More than half of the British public supports relaxing research restrictions for magic mushroom compound psilocybin for treating mental illnesses.
Of the 1,763 adults polled across all demographics, locations and political leanings, 55% said they would support the relaxation of restrictions if this did not affect how psilocybin was classified under criminal law.
Drug Science has called on the government to reschedule psilocybin from Schedule 1 to Schedule 2, alongside strictly controlled medicines like medical cannabis and morphine.
The charity believes that rescheduling psilocybin could allow the UK to become a ‘world leader in psychedelic research.’
Dr James Rucker, Head of the Psychedelic Trials Group at King’s College London, said:
“Schedule 1 restrictions hinder our efforts whilst being unlikely to provide any meaningful reduction in the risk of diversion, when compared to Schedule 2 restrictions.
“The UK has an internationally recognised reputation in developing new treatments.
“We have an opportunity to be world leaders here as well, if the government acts to reclassify those treatments that are showing therapeutic promise into Schedule 2.”
YouGov also asked the respondents their views on relaxing the restrictions for specific conditions:
– 55% supported changes to the law to permit veterans suffering from depression, PTSD and anxiety to access psilocybin therapy;
– 58% supported changes to the law to permit terminally-ill patients to access psilocybin therapy;
– This rose to 68% after the respondents were informed about clinical advancements and policies elsewhere in the world;
– 59% would consider psilocybin therapy for themselves if there was strong enough evidence to back its efficacy.
The poll comes after a landmark trial by the Centre of Psychedelic Research at Imperial College London found psilocybin to be at least as effective as leading anti-depressant escitalopram.
Of the 46% of respondents in the YouGov survey who lacked confidence in anti-depressants, 58% said that they would consider psilocybin to treat a bout of depression.

Source information =>
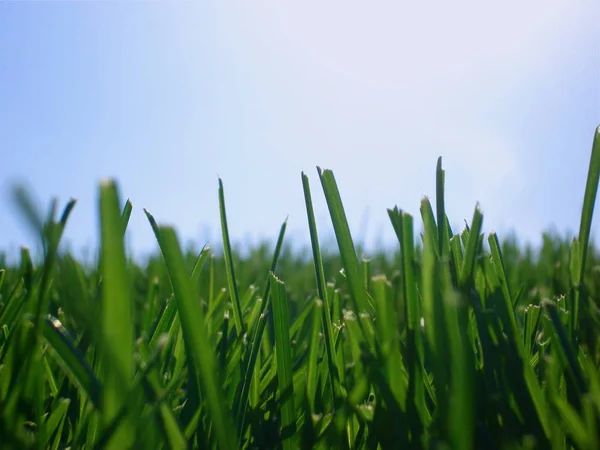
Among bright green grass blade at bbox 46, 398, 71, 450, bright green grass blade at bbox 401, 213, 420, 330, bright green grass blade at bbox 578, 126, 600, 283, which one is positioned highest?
bright green grass blade at bbox 578, 126, 600, 283

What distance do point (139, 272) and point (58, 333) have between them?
1.68 metres

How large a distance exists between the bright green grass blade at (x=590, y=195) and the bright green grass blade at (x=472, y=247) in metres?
0.22

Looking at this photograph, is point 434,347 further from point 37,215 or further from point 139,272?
point 139,272

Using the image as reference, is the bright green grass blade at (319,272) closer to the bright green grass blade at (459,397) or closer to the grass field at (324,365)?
the grass field at (324,365)

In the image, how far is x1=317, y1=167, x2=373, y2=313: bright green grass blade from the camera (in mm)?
564

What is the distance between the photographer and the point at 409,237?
0.49m

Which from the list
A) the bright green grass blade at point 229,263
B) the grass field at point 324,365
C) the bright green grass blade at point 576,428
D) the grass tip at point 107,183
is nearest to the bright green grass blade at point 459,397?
the grass field at point 324,365

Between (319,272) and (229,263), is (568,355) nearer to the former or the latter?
(319,272)

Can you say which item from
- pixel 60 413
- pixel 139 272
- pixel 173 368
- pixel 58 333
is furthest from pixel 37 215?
pixel 139 272

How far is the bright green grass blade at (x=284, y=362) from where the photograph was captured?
0.56 m

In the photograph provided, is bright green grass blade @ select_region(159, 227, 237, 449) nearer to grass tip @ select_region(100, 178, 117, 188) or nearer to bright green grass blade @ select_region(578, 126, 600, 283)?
grass tip @ select_region(100, 178, 117, 188)

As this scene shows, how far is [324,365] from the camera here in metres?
0.67

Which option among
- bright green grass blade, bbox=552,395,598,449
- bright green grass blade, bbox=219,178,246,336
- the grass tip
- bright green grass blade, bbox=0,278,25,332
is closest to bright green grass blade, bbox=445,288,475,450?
bright green grass blade, bbox=552,395,598,449

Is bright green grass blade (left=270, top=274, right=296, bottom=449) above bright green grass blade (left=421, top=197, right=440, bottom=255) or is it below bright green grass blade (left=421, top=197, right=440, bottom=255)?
below
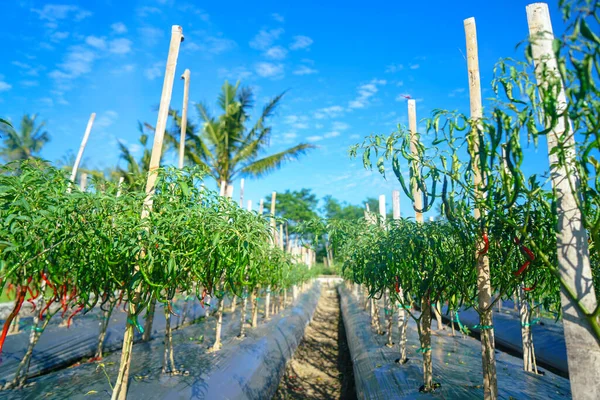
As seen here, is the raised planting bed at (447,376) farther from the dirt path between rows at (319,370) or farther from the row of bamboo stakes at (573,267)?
the row of bamboo stakes at (573,267)

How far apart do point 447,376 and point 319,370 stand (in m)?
4.70

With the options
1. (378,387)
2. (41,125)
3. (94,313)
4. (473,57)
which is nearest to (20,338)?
(94,313)

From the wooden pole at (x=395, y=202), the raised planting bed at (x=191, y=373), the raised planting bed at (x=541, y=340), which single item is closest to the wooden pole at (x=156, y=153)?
the raised planting bed at (x=191, y=373)

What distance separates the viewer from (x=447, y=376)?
208 inches

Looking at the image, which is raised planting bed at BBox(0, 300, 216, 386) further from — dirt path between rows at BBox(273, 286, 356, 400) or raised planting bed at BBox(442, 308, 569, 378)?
raised planting bed at BBox(442, 308, 569, 378)

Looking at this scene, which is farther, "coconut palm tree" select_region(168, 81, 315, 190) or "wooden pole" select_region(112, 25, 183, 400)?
"coconut palm tree" select_region(168, 81, 315, 190)

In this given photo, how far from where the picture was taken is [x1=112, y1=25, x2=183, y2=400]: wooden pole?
3.51 m

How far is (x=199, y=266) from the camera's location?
353cm

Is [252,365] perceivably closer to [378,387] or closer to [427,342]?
[378,387]

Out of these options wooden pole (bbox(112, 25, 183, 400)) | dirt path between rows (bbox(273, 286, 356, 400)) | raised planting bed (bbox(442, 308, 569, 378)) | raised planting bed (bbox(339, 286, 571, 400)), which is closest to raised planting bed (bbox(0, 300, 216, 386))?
wooden pole (bbox(112, 25, 183, 400))

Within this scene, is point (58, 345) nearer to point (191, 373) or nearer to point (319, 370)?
point (191, 373)

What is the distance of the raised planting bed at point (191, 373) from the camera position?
178 inches

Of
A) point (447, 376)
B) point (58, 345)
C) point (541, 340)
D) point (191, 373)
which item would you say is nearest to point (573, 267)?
point (447, 376)

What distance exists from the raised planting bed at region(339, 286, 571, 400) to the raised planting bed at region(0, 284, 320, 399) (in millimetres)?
1733
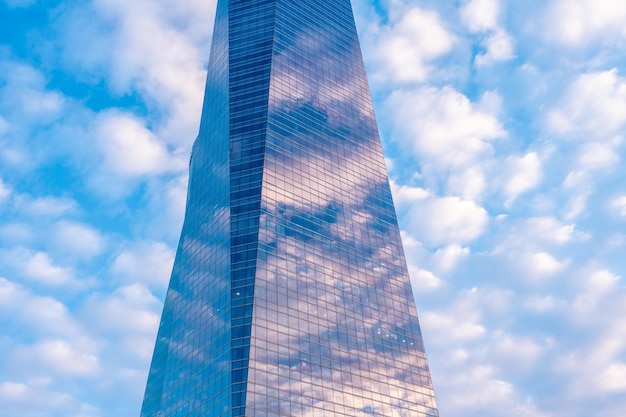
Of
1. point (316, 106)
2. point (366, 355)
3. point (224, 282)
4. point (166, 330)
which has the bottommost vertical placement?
point (366, 355)

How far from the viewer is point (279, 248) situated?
112 metres

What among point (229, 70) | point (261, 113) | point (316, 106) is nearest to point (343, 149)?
point (316, 106)

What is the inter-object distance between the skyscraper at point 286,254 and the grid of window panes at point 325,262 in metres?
0.27

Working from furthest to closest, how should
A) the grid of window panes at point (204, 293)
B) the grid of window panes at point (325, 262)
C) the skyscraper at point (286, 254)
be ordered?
the grid of window panes at point (204, 293)
the grid of window panes at point (325, 262)
the skyscraper at point (286, 254)

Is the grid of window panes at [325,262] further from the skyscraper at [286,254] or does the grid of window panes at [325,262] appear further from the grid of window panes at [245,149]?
the grid of window panes at [245,149]

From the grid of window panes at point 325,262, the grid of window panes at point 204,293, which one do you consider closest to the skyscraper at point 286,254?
the grid of window panes at point 325,262

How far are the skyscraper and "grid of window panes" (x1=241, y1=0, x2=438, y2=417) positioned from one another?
0.27 m

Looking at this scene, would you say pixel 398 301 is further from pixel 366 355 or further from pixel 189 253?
pixel 189 253

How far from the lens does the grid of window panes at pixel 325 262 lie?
333 ft

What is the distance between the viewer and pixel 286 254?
369 ft

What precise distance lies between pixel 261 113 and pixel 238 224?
28123mm

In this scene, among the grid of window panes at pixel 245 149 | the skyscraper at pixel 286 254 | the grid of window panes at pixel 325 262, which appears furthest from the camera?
the grid of window panes at pixel 325 262

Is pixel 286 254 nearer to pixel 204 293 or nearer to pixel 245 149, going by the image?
pixel 204 293

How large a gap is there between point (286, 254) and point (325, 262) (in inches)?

Apply what you read =>
**A)** Retype the portion of the psilocybin passage that opens with the words containing "Drug Science has" and closes with "cannabis and morphine.".
**B)** Using the psilocybin passage, answer each of the following briefly:
(i) How many adults were polled?
(ii) To which schedule does Drug Science want psilocybin moved?
(iii) Which anti-depressant did the Imperial College London trial compare psilocybin against?
**C)** According to the psilocybin passage, why does Dr James Rucker favor moving psilocybin from Schedule 1 to Schedule 2? Answer in one to three sentences.
The items come from a separate source and are unrelated to the psilocybin passage.

Answers by task =>
**A)**
Drug Science has called on the government to reschedule psilocybin from Schedule 1 to Schedule 2, alongside strictly controlled medicines like medical cannabis and morphine.

**B)**
(i) 1,763 adults.
(ii) Schedule 2.
(iii) Escitalopram.

**C)** He says Schedule 1 restrictions hinder research efforts. Compared with Schedule 2 restrictions, they are also unlikely to provide any meaningful reduction in the risk of diversion. He adds that reclassifying promising treatments into Schedule 2 would give the UK an opportunity to be world leaders in this area.